— Work instructions —
Extract the records verbatim, starting at the line that contains "Which object out of" and ending at the close of the records, with both ends included.
━━ Listed records
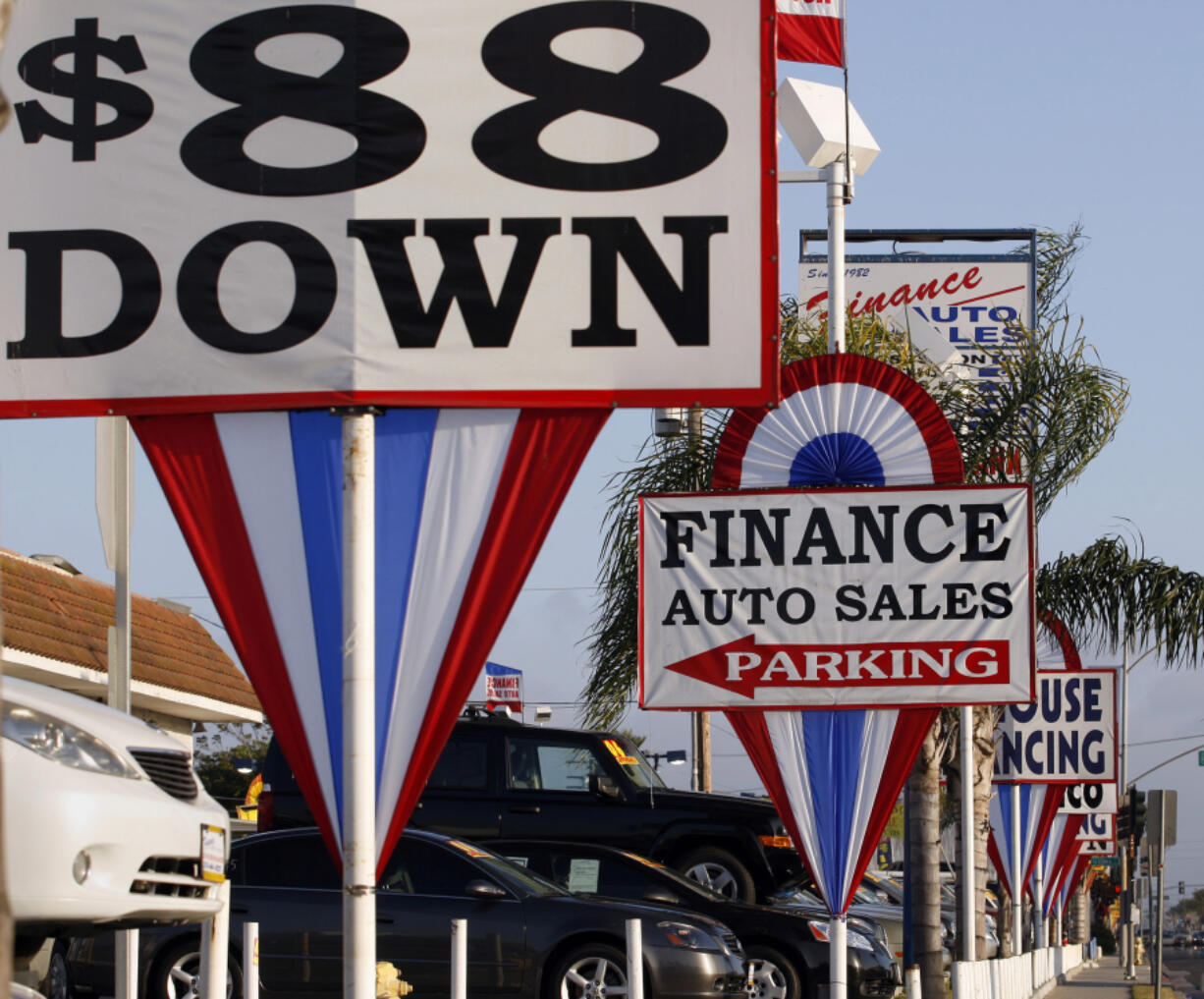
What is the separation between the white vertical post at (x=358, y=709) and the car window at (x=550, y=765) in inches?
389

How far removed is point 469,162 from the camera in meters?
5.78

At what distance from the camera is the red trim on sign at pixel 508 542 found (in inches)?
223

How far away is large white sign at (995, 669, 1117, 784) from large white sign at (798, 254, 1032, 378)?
22.5 feet

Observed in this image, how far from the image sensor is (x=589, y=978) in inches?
453

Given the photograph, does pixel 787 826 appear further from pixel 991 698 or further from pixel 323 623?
pixel 323 623

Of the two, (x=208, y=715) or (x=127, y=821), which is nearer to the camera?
(x=127, y=821)

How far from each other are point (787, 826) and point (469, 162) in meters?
4.22

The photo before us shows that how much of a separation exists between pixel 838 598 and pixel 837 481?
86cm

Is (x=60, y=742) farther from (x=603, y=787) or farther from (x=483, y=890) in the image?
(x=603, y=787)

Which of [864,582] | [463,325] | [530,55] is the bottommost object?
[864,582]

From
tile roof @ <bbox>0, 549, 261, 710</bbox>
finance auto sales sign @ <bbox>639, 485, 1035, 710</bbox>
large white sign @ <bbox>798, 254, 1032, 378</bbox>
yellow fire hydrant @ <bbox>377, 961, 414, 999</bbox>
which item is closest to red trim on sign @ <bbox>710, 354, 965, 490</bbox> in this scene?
finance auto sales sign @ <bbox>639, 485, 1035, 710</bbox>

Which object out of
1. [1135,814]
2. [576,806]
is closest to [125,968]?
[576,806]

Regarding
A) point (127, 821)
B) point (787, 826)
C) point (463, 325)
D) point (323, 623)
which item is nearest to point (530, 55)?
point (463, 325)

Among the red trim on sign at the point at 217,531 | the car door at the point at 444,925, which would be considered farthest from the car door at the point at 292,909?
the red trim on sign at the point at 217,531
━━━━
— Exercise result —
Which object out of
1. [1135,814]
2. [576,806]
is closest to [125,968]?
[576,806]

Regarding
A) point (127, 821)
B) point (787, 826)
C) point (463, 325)
D) point (323, 623)
which item is nearest to point (530, 55)?
point (463, 325)

Among the red trim on sign at the point at 217,531 | the car door at the point at 444,925, which would be considered farthest from the car door at the point at 292,909?
the red trim on sign at the point at 217,531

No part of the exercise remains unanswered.